§ Work to be completed: Please answer from the stringr tutorial: who developed the stringr package?
* start Text extract *
String Manipulation with stringr

The stringr package was developed by Hadley Wickham to act as simple wrappers that make R’s string functions more consistent, simple, and easier to use. To replicate the functions in this section you will need to install and load the stringr package:

# install stringr package
install.packages("stringr")

# load package
library(stringr)

For more information on getting help with packages visit the working with packages section.


Basic Operations

There are three string functions that are closely related to their base R equivalents, but with a few enhancements:

  • Concatenate with str_c()
  • Number of characters with str_length()
  • Substring with str_sub()

str_c() is equivalent to the paste() functions:

# same as paste0()
str_c("Learning", "to", "use", "the", "stringr", "package")
## [1] "Learningtousethestringrpackage"

# same as paste()
str_c("Learning", "to", "use", "the", "stringr", "package", sep = " ")
## [1] "Learning to use the stringr package"

# allows recycling 
str_c(letters, " is for", "...")
##  [1] "a is for..." "b is for..." "c is for..." "d is for..." "e is for..."
##  [6] "f is for..." "g is for..." "h is for..." "i is for..." "j is for..."
## [11] "k is for..." "l is for..." "m is for..." "n is for..." "o is for..."
## [16] "p is for..." "q is for..." "r is for..." "s is for..." "t is for..."
## [21] "u is for..." "v is for..." "w is for..." "x is for..." "y is for..."
## [26] "z is for..."

str_length() is similiar to the nchar() function; however, str_length() behaves more appropriately with missing (‘NA’) values:

# some text with NA
text = c("Learning", "to", NA, "use", "the", NA, "stringr", "package")

# compare `str_length()` with `nchar()`
nchar(text)
## [1] 8 2 2 3 3 2 7 7

str_length(text)
## [1]  8  2 NA  3  3 NA  7  7

str_sub() is similar to substr(); however, it returns a zero length vector if any of its inputs are zero length, and otherwise expands each argument to match the longest. It also accepts negative positions, which are calculated from the left of the last character.

x <- "Learning to use the stringr package"

# alternative indexing
str_sub(x, start = 1, end = 15)
## [1] "Learning to use"

str_sub(x, end = 15)
## [1] "Learning to use"

str_sub(x, start = 17)
## [1] "the stringr package"

str_sub(x, start = c(1, 17), end = c(15, 35))
## [1] "Learning to use"     "the stringr package"
* end Text extract *
* start Records provided *
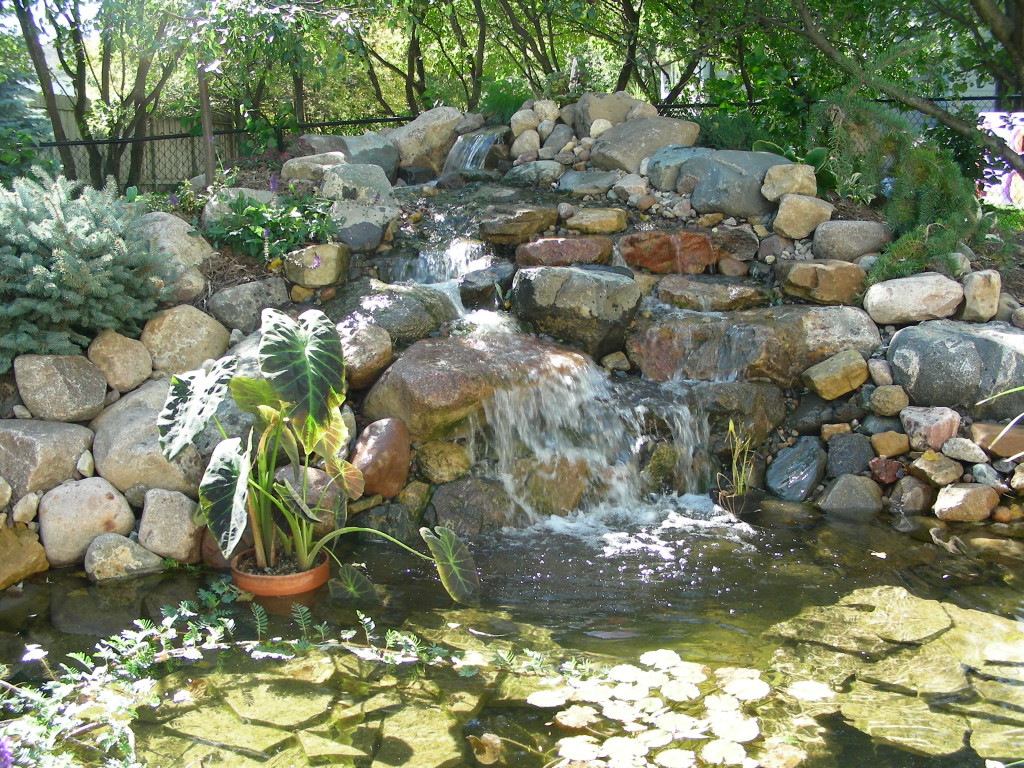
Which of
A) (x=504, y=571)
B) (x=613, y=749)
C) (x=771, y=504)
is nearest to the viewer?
(x=613, y=749)

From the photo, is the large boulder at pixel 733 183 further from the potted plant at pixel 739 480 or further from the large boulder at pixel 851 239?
the potted plant at pixel 739 480

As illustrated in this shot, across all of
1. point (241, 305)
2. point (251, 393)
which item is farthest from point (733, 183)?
point (251, 393)

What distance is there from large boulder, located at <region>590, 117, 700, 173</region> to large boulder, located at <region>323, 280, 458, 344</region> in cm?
301

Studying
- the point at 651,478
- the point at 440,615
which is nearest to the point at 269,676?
the point at 440,615

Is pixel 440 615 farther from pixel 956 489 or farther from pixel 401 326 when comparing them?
pixel 956 489

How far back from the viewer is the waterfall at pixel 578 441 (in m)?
5.04

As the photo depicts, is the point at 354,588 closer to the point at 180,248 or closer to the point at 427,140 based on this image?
the point at 180,248

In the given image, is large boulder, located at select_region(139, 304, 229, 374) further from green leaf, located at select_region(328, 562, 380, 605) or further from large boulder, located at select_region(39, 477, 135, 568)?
green leaf, located at select_region(328, 562, 380, 605)

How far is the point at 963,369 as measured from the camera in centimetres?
533

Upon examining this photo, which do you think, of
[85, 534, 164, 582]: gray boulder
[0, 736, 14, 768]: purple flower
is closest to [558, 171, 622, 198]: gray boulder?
[85, 534, 164, 582]: gray boulder

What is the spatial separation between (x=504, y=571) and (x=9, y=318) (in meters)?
3.17

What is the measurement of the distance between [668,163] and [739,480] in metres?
3.77

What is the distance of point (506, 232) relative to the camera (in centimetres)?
688

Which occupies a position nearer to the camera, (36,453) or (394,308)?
(36,453)
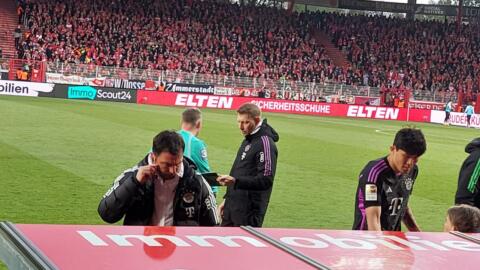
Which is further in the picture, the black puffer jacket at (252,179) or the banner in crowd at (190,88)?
the banner in crowd at (190,88)

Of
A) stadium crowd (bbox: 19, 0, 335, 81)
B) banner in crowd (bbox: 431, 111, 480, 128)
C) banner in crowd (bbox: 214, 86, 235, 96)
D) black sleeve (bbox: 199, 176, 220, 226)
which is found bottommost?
banner in crowd (bbox: 431, 111, 480, 128)

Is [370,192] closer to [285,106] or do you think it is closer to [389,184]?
[389,184]

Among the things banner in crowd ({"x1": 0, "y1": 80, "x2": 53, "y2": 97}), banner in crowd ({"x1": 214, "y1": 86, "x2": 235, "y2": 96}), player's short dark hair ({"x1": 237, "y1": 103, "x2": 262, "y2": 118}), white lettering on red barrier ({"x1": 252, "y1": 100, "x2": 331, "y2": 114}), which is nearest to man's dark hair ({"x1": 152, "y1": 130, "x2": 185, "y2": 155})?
player's short dark hair ({"x1": 237, "y1": 103, "x2": 262, "y2": 118})

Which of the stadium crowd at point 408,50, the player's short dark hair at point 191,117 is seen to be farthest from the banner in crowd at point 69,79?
the player's short dark hair at point 191,117

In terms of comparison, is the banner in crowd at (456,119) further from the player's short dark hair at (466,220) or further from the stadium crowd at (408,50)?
the player's short dark hair at (466,220)

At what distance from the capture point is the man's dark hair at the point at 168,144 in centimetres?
445

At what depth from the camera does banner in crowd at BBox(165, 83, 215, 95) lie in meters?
43.2

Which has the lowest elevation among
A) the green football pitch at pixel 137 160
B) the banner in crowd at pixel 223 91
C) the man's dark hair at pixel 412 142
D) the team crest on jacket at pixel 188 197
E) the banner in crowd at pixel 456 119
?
the green football pitch at pixel 137 160

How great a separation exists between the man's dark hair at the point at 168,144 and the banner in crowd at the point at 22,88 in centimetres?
3489

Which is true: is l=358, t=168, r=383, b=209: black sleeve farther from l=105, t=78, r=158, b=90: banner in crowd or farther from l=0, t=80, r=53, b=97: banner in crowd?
l=105, t=78, r=158, b=90: banner in crowd

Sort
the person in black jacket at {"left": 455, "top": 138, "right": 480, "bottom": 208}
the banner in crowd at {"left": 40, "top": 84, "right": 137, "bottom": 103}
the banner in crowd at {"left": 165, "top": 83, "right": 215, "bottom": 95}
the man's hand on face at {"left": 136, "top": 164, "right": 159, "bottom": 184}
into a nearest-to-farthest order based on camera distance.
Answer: the man's hand on face at {"left": 136, "top": 164, "right": 159, "bottom": 184}, the person in black jacket at {"left": 455, "top": 138, "right": 480, "bottom": 208}, the banner in crowd at {"left": 40, "top": 84, "right": 137, "bottom": 103}, the banner in crowd at {"left": 165, "top": 83, "right": 215, "bottom": 95}

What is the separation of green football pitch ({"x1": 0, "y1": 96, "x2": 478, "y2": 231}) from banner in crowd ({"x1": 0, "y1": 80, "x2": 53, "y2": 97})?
9.12 m

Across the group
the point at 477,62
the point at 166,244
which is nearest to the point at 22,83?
the point at 477,62

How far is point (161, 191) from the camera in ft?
14.8
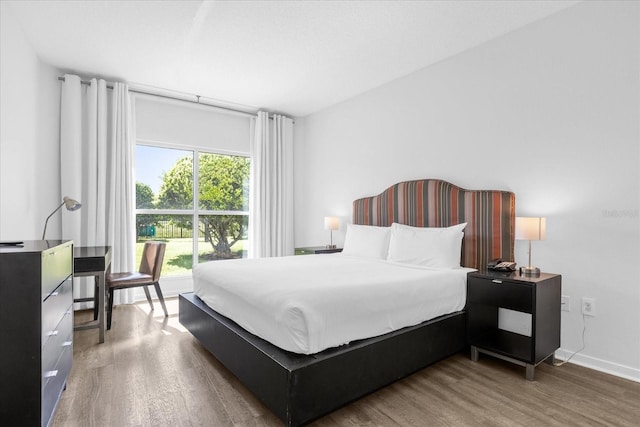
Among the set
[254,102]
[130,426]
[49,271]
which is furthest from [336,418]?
[254,102]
* end Records provided *
§ Response to the exercise: Hadley Wickham